Allerdings wird diese Lupinenart von dem Pilz Colletotrichum lupini befallen, dem Erreger der Anthraknose. Diese Erkrankung führt zu Ertragseinbußen bis hin zu Totalverlust. Wissenschaftler der Bundesanstalt für Züchtungsforschung in Groß Lüsewitz haben daher gezielt nach Resistenzgenen gesucht, die die Anfälligkeit gegen den Pilz reduzieren könnten. Allerdings fehlte ein entsprechender Resistenztest.
Erst durch Kontakt mit einem australischen Forschungsinstitut konnte ein solcher Test gefunden werden. Die in Australien wirksame Methode eignet sich auch unter hiesigen Bedingungen. Mit Hilfe des Tests konnte nachgewiesen werden, dass es bei den heimischen Süßlupinenarten keinerlei Resistenz gegen Anthraknose gibt. Die Züchtungsforscher haben daraufhin andere Resistenzquellen gesucht und wurden bei einer australischen Blauen Süßlupinensorte fündig.

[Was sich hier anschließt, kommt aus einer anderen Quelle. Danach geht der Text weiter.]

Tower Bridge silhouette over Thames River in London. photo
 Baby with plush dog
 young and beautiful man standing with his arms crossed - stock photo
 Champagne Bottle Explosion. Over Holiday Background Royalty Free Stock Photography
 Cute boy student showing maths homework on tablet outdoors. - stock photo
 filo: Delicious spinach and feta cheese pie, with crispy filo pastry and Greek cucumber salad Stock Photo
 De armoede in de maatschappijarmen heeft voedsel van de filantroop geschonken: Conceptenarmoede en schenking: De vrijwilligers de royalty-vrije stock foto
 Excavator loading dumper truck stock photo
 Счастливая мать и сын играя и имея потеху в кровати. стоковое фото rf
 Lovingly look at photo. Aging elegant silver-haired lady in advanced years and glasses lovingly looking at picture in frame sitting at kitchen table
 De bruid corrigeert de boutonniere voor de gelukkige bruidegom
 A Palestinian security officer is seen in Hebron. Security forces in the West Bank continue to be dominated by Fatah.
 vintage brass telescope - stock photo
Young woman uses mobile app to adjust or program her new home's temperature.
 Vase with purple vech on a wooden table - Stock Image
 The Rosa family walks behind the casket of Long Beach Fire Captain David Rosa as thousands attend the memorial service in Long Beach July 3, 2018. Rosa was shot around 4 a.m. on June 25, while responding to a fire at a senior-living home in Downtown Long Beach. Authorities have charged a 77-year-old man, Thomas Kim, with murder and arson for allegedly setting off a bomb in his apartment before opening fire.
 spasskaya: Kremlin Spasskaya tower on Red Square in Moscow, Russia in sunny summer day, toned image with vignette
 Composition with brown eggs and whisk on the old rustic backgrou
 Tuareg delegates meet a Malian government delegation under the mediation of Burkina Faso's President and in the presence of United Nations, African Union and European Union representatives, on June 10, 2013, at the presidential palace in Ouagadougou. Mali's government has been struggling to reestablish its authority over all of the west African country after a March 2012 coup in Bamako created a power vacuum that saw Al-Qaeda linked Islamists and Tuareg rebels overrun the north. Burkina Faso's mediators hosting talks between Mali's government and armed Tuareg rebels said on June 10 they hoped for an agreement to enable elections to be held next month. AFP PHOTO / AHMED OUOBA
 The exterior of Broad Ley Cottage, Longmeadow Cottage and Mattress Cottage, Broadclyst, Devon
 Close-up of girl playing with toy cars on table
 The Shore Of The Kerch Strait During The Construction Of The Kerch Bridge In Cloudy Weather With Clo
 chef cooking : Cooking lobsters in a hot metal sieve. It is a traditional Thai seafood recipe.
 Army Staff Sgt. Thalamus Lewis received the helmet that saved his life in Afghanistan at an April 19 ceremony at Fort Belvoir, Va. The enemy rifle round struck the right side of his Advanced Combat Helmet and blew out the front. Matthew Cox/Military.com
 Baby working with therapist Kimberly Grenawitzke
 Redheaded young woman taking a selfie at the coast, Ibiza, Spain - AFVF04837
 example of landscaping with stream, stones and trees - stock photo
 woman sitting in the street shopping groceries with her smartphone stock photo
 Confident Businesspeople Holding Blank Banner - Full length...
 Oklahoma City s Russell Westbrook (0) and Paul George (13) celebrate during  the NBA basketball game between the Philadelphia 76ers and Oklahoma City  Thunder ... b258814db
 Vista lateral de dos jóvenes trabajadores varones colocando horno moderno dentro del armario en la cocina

Es ist gelungen, dieses Resistenzgen mit Hilfe eines molekularen Selektionsmarkers auch in deutsche Süßlupinen einzukreuzen. Ein Kooperationsprojekt mit dem einzigen Züchter von Blauen Süßlupinen in Mecklenburg-Vorpommern zeigt, dass dieser Ansatz viel versprechend ist. Inzwischen wurden zwei Süßlupinenlinien gefunden, die auch nach massivem Kontakt mit dem Erregerpilz keine Krankheitssymptome zeigen.
Die bisherigen Ergebnisse der Groß Lüsewitzer Züchtungsforscher eröffnen die Perspektive, dass innerhalb der nächsten zehn Jahre erstmals blaue Süßlupinen mit hoher Widerstandskraft gegen die Anthraknose in Deutschland gezüchtet und angebaut werden könnten, heißt es dazu in einer Pressemitteilung des Senats der Bundesforschungsanstalten.